慎はというと、またパンを口に運びながら、ふと口を開いた。
「でもね……食べても食べても、まだ誰かが食べてる気がするんだよね」
パンを噛みながら、そう呟いた。
カリッ、もぐもぐ。
その言葉が、再びあの音と重なるように響いた。
「ん? 誰かって……?」
悠一が問いかけようとしたその瞬間、
「そういえば、冷蔵庫の牛乳、なくなっちゃったわね」
美沙が唐突に、声のトーンを変えて話題を切り替えた。
その声は、会話を“強引に蓋する”かのように被さり、慎の言葉は、たちまち空気の中に吸い込まれて消えた。

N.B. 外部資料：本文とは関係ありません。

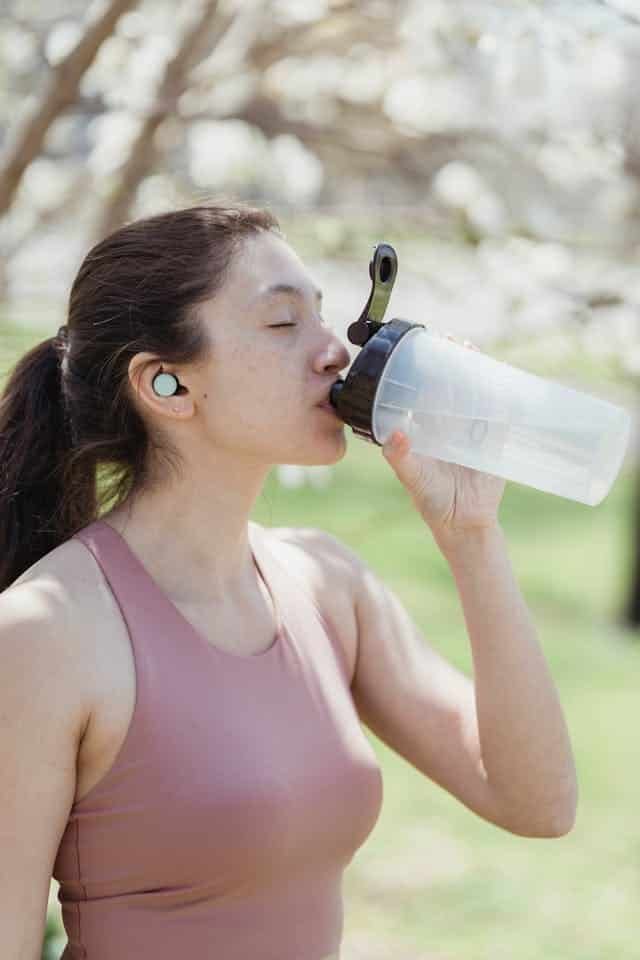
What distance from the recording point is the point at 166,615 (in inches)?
72.5

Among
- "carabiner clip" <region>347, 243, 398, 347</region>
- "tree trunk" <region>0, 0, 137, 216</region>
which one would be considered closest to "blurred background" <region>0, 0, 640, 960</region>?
"tree trunk" <region>0, 0, 137, 216</region>

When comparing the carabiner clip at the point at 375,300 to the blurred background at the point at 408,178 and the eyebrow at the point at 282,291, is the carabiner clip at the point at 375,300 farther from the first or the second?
the blurred background at the point at 408,178

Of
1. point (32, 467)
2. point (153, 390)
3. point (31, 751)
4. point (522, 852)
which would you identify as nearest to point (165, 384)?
point (153, 390)

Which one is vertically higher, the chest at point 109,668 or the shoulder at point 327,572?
the chest at point 109,668

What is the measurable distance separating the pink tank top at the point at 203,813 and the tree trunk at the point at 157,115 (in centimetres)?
146

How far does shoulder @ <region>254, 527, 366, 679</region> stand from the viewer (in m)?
2.11

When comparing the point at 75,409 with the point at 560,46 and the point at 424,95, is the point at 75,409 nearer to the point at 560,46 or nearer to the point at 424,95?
the point at 560,46

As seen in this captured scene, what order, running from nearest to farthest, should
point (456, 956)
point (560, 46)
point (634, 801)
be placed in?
point (560, 46) < point (456, 956) < point (634, 801)

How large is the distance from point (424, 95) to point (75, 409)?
7.31 ft

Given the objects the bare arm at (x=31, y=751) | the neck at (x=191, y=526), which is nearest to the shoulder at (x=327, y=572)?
the neck at (x=191, y=526)

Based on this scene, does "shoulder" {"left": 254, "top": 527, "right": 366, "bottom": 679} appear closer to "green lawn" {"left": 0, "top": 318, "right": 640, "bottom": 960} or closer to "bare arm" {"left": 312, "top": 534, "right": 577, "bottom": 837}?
"bare arm" {"left": 312, "top": 534, "right": 577, "bottom": 837}

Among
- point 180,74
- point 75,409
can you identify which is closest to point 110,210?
point 180,74

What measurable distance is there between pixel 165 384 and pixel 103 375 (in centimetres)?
11

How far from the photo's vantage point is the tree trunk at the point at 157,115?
3047 millimetres
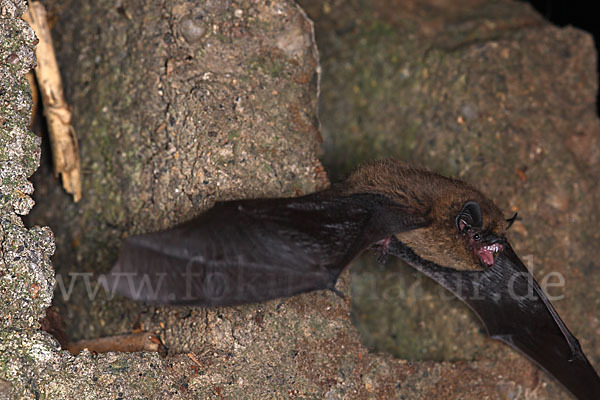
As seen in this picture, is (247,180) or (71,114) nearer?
(247,180)

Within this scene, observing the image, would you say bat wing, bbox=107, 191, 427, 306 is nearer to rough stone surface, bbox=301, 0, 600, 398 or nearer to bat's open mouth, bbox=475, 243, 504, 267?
bat's open mouth, bbox=475, 243, 504, 267

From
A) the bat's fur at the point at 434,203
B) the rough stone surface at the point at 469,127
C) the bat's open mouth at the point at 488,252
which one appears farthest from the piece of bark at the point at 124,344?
the bat's open mouth at the point at 488,252

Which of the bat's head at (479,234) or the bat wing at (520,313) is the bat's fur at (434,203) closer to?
the bat's head at (479,234)

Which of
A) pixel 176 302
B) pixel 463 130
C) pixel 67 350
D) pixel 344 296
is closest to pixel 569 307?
pixel 463 130

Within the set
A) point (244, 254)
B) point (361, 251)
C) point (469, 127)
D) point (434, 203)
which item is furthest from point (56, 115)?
point (469, 127)

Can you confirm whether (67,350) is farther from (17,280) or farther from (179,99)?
(179,99)

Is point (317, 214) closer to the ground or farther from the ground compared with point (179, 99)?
closer to the ground

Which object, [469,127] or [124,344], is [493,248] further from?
[124,344]
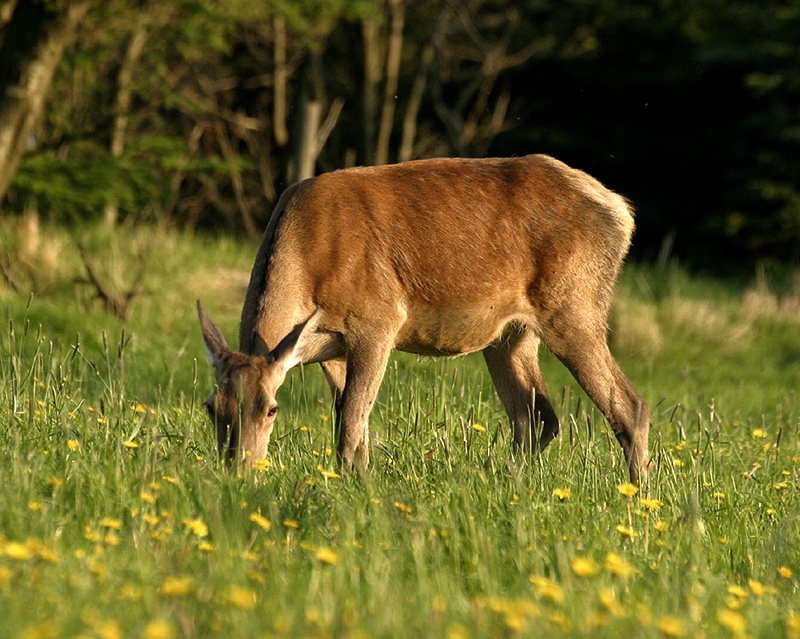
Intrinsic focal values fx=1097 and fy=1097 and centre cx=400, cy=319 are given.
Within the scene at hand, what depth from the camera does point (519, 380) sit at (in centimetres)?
680

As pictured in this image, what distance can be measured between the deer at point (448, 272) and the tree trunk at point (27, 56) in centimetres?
579

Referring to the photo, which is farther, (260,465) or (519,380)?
(519,380)

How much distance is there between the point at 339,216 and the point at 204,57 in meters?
14.3

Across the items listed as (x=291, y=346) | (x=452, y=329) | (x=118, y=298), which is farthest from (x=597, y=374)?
(x=118, y=298)

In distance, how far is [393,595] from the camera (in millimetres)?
3078

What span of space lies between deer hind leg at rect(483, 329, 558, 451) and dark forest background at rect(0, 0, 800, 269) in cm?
698

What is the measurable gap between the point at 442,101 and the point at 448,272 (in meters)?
18.3

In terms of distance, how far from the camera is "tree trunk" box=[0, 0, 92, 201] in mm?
10953

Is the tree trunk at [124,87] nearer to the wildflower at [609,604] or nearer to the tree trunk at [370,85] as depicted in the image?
the tree trunk at [370,85]

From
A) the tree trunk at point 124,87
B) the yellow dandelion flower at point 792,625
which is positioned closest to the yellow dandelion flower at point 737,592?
the yellow dandelion flower at point 792,625

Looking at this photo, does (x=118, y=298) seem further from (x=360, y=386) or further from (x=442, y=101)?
(x=442, y=101)

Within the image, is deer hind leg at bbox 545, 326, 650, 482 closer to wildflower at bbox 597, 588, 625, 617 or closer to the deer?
the deer

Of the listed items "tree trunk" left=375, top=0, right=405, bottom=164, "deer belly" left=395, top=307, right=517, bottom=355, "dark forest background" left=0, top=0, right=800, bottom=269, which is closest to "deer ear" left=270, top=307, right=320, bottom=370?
"deer belly" left=395, top=307, right=517, bottom=355

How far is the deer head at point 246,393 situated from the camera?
491 cm
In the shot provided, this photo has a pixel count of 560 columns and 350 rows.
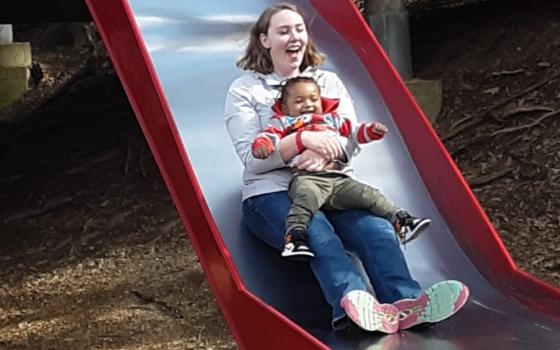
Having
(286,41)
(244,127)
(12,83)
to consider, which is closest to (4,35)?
(12,83)

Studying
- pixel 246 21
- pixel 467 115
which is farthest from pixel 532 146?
pixel 246 21

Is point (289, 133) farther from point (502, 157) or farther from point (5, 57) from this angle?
point (5, 57)

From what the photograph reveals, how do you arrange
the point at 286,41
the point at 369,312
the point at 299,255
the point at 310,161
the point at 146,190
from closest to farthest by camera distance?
the point at 369,312, the point at 299,255, the point at 310,161, the point at 286,41, the point at 146,190

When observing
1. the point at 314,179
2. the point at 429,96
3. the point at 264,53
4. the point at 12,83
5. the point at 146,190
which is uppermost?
the point at 264,53

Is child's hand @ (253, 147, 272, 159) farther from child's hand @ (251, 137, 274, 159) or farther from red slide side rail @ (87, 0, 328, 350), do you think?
red slide side rail @ (87, 0, 328, 350)

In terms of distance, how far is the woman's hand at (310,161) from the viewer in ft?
9.12

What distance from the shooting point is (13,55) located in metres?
7.07

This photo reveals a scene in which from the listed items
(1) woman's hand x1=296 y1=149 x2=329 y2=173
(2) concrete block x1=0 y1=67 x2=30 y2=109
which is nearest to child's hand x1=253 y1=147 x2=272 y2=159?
(1) woman's hand x1=296 y1=149 x2=329 y2=173

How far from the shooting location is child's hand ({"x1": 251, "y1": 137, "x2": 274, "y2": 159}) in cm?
270

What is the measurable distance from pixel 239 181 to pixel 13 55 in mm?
4647

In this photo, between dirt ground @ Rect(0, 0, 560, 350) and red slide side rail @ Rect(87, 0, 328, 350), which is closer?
red slide side rail @ Rect(87, 0, 328, 350)

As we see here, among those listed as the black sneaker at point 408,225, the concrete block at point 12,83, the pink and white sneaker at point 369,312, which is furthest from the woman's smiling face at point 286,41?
the concrete block at point 12,83

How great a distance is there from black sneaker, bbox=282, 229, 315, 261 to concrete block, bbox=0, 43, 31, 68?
508 cm

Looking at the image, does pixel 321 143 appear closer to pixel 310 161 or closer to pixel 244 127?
pixel 310 161
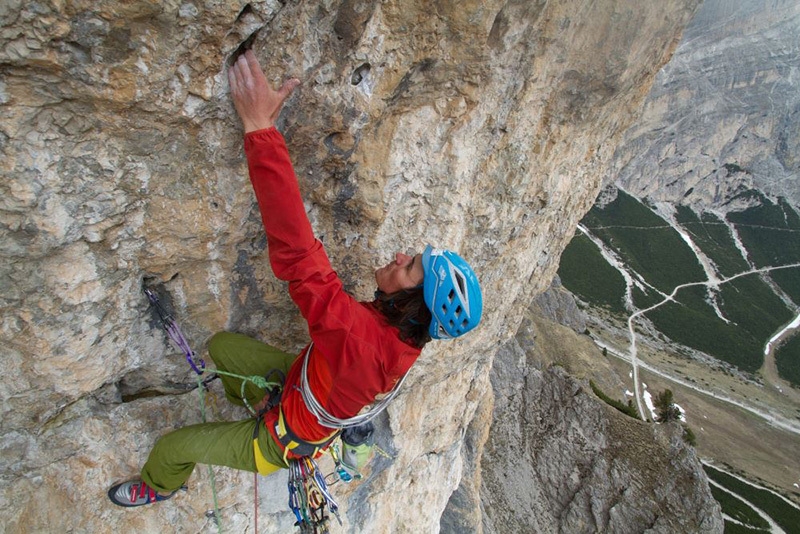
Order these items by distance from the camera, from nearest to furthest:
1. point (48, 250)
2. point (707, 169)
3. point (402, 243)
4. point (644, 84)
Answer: point (48, 250)
point (402, 243)
point (644, 84)
point (707, 169)

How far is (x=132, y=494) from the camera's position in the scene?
12.9 feet

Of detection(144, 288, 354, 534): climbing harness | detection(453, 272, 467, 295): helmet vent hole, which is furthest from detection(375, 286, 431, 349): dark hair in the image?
detection(144, 288, 354, 534): climbing harness

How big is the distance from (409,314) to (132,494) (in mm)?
2894

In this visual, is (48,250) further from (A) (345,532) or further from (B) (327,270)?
(A) (345,532)

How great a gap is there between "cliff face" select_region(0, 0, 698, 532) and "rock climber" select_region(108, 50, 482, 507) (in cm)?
24

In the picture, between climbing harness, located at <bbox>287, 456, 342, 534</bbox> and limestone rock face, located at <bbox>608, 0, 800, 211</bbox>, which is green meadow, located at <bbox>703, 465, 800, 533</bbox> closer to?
climbing harness, located at <bbox>287, 456, 342, 534</bbox>

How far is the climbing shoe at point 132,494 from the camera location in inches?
153

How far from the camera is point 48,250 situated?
275cm

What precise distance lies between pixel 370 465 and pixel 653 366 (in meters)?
46.5

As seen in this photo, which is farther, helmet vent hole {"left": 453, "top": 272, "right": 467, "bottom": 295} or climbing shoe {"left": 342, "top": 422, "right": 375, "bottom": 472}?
climbing shoe {"left": 342, "top": 422, "right": 375, "bottom": 472}

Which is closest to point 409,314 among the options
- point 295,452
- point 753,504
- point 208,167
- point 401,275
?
point 401,275

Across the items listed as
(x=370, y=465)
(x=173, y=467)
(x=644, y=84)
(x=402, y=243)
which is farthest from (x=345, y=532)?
(x=644, y=84)

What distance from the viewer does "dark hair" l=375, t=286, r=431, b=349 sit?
3141 mm

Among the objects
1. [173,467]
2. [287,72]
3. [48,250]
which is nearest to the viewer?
[48,250]
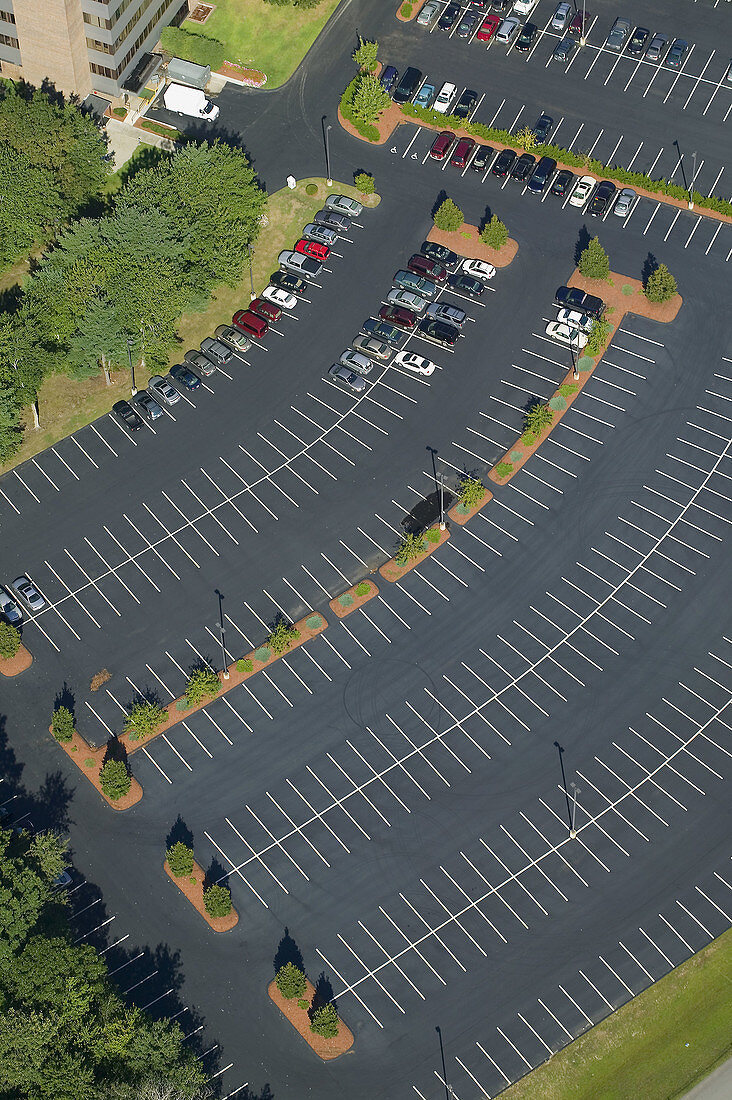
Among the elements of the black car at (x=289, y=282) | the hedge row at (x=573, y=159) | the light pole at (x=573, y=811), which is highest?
the hedge row at (x=573, y=159)

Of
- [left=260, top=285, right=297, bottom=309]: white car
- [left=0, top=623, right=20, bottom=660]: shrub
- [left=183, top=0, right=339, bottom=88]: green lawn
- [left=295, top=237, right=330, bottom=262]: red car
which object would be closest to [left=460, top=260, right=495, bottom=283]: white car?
[left=295, top=237, right=330, bottom=262]: red car

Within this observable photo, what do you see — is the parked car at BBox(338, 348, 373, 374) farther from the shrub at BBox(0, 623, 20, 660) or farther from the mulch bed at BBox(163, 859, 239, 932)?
the mulch bed at BBox(163, 859, 239, 932)

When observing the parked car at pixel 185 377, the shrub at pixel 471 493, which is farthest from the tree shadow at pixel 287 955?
the parked car at pixel 185 377

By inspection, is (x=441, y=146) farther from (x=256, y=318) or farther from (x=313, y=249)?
(x=256, y=318)

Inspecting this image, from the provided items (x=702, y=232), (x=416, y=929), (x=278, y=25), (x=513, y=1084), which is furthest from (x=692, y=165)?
(x=513, y=1084)

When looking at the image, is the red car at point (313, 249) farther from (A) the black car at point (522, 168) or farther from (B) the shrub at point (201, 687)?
(B) the shrub at point (201, 687)

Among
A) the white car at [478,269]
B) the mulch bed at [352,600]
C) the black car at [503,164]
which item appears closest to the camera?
the mulch bed at [352,600]
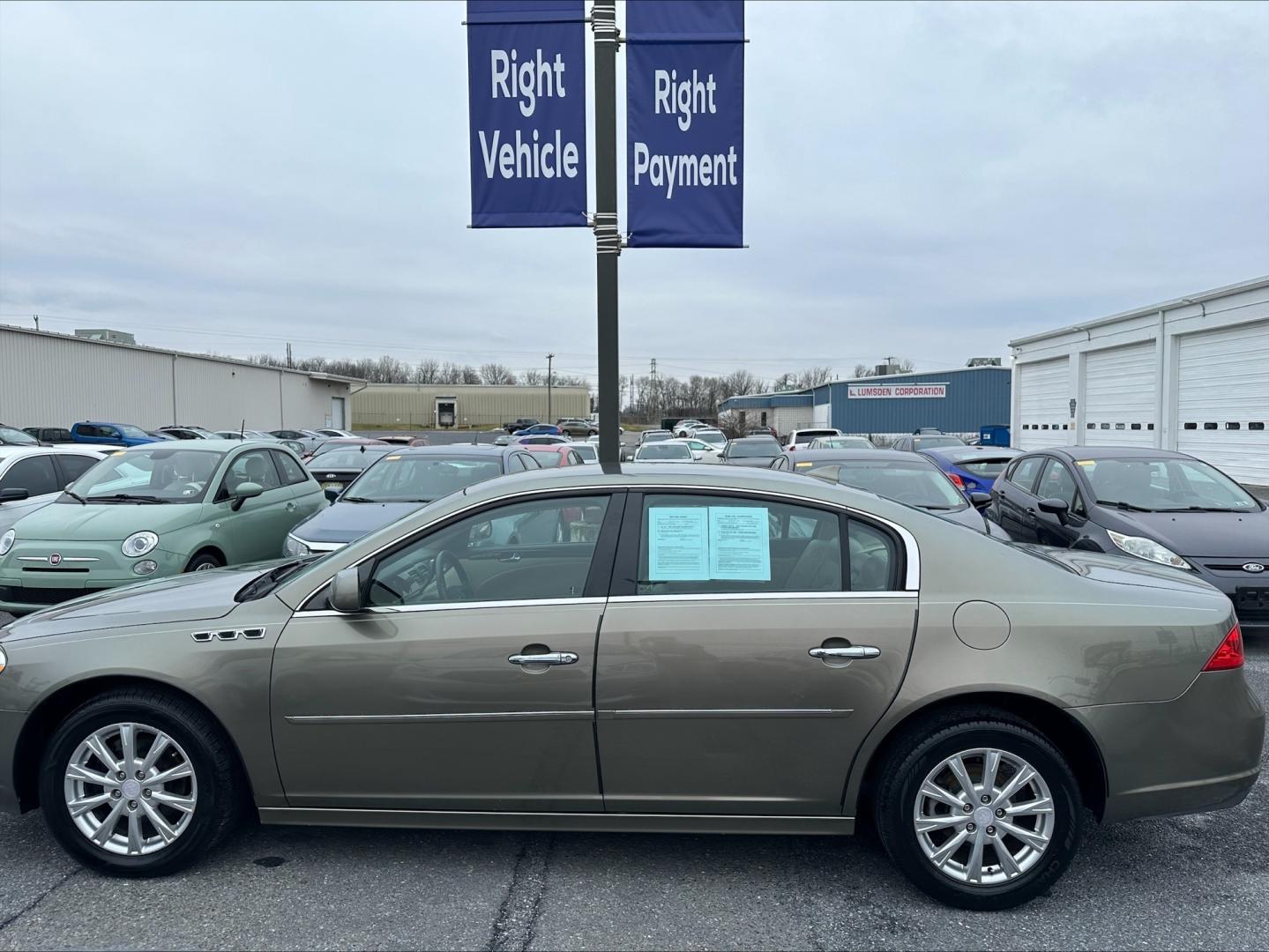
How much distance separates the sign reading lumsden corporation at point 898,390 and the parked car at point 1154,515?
42.0 m

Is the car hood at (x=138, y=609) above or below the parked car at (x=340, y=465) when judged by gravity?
below

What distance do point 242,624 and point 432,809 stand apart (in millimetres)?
1013

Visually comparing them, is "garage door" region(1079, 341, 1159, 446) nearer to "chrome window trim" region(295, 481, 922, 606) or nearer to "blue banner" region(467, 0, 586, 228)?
"blue banner" region(467, 0, 586, 228)

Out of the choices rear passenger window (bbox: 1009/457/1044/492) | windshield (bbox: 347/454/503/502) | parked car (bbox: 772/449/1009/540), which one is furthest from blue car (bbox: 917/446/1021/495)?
windshield (bbox: 347/454/503/502)

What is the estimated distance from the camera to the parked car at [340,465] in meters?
12.0

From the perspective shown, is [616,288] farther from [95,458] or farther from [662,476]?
[95,458]

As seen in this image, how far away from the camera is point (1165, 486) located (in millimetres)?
7906

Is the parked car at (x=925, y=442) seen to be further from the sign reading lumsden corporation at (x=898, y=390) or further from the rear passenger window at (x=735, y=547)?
the sign reading lumsden corporation at (x=898, y=390)

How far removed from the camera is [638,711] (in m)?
3.13

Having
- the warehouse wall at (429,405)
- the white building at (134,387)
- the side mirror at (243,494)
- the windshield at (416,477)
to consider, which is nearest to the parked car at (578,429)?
the white building at (134,387)

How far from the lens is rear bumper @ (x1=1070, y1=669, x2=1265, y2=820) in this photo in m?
3.10

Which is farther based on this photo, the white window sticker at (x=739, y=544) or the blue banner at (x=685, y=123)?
the blue banner at (x=685, y=123)

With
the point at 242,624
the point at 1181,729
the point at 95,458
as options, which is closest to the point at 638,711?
the point at 242,624

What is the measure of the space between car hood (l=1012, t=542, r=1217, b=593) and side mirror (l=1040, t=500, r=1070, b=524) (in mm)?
4216
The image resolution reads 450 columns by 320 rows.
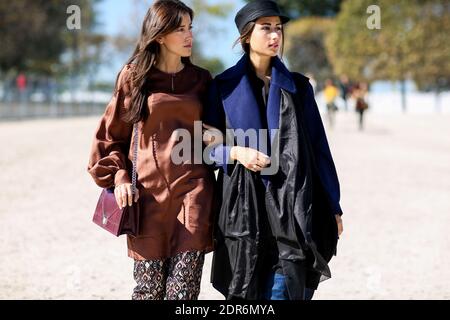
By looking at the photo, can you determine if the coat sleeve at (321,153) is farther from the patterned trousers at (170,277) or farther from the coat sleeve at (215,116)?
the patterned trousers at (170,277)

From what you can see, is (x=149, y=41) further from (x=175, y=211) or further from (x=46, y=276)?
(x=46, y=276)

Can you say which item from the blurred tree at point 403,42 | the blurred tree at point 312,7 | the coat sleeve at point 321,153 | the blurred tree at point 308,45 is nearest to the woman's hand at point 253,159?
the coat sleeve at point 321,153

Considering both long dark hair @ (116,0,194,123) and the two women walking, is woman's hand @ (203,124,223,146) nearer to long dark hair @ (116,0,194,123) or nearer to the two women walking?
the two women walking

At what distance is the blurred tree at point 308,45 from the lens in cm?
5241

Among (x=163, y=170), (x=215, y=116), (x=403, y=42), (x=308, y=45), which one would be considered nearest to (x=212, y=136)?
(x=215, y=116)

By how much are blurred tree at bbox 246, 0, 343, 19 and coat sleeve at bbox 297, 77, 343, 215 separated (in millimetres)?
54035

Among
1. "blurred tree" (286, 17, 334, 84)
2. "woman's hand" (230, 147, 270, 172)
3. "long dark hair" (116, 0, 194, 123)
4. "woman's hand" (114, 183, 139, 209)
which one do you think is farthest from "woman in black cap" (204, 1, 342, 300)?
"blurred tree" (286, 17, 334, 84)

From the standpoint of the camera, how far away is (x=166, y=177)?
3119 millimetres

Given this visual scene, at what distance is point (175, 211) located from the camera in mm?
3139

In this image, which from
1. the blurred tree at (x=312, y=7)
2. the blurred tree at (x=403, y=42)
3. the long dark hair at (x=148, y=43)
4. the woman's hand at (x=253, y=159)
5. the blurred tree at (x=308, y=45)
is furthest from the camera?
the blurred tree at (x=312, y=7)

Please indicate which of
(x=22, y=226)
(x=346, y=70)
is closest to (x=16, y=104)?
(x=346, y=70)

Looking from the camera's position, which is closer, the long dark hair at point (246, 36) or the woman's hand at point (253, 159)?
the woman's hand at point (253, 159)

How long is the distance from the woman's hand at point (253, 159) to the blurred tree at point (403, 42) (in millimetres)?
36671

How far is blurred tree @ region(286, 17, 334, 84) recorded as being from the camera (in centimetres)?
5241
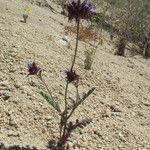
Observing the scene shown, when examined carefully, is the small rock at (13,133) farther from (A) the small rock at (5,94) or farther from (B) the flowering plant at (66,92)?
(A) the small rock at (5,94)

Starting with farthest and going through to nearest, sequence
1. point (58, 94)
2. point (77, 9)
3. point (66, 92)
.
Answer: point (58, 94) < point (66, 92) < point (77, 9)

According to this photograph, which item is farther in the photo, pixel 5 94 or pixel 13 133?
pixel 5 94

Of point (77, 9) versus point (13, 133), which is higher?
point (77, 9)

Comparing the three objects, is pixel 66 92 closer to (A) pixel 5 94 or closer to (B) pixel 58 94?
(A) pixel 5 94

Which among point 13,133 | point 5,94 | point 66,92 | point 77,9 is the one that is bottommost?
point 13,133

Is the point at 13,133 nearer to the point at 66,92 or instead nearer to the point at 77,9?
the point at 66,92

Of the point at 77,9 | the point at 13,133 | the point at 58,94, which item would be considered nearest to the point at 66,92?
the point at 13,133

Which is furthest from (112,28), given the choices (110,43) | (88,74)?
(88,74)

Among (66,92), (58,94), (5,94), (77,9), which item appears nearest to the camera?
(77,9)

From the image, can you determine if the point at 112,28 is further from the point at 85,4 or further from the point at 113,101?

「今日の帰りに買ってきてくれる? いつものじゃなくて、あの濃いめのやつ」
「……ああ、いいけど……」
美沙の目は笑っていたが、その奥にあるものは、読み取れなかった。
パンの端をもぐもぐと噛みながら、慎は「なんでもないよ」と笑った。
その笑顔は、ほんとうに“子どもらしい”ものだった。だからこそ、悠一の胸のざわつきは消えない。
咀嚼音がまたひとつ、余分に聞こえた気がして、彼は無意識にテーブルの“空いている席”を横目で見た。